The process is improvisatory: to write without a set idea of where the poem is heading. As if the poem has a life, or energy, of its own.
‘I just get hung on the energy. Like the way the energy goes through it’ (Raworth, 1972: 12).
The poem attracts material to itself. Or, to put it another way, during writing, material finds its way in. The poem is the important thing at this stage and the language of the poem, whatever is going on in the environment, whatever thoughts occur during the writing (including memories) can dictate the direction.
Memories are stories that we tell ourselves.
Though memory can appear as substantial as what is perceived as ‘real’ by the senses.
Any experience prior to the writing of the poem is ultimately irrelevant to the poem, though the poem can ‘contain’ or allude to dozens of experiences.
A poem does not have to depend on the idea or experience which may have given rise to it; the idea or experience can ‘merely’ be the starting point.
‘The poem is more than the poet’s intention. The poet does not write what he knows but what he does not know…. Words are ambiguous…. The poem is not a handing out of the same packet to everyone, as it is not a thrown-down heap of words for us to choose the bonniest. The poem is the replying chord to the reader. It is the reader’s involuntary reply’ (Graham, 1946: 380-381).
Writing ‘about’ something invariably changes it.
The poem is provisional. You start off saying something and language gets involved and, as soon as it does, the aeroplane’s hijacked, the door’s ripped off and passengers and cargo are sucked out screaming or sleeping
And memories are hardly reliable: two people can remember a shared experience differently; memories can change in the light of subsequent experience; a subsequent experience can call into question the veracity of a memory.
 This notion is implicit in ‘Baldwin Road’: ‘the other side of the coal bunker we built and demolished’ suggests the substantiality of something that no longer exists except in memory (Yates, 2004: 28).
 The flying metaphor is an attempt to describe the sensation that the poem has taken on a life of its own, a capacity identified by Peter Sansom as characterising ‘genuine’ poems: ‘poems that have their own purpose, not just the writer’s’ (Sansom, 1999: 2).
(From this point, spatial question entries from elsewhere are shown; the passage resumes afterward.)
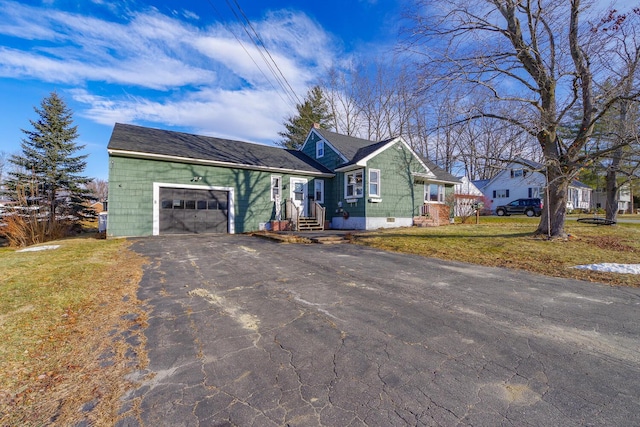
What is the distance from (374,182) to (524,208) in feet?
69.1

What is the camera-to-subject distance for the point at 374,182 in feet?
49.5

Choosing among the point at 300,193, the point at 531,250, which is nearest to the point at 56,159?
the point at 300,193

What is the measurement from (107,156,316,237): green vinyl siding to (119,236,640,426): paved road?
26.4 ft

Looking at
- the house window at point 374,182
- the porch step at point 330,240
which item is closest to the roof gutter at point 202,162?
the house window at point 374,182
I believe that Coleridge’s concept of organic form is implicit in Sansom’s thinking here, as is evident in his account of ‘authentic writing’: ‘My feeling is that the most authentic writing comes of working with more than the “conscious” thought, when the process is organic, when it relies upon – in Coleridge’s phrase – the “shaping spirit of the imagination”. This is still using devices, but using them instinctively and prompted by the language, the patterns a poem naturally wants to follow and develop’ (Sansom, 1994: 27).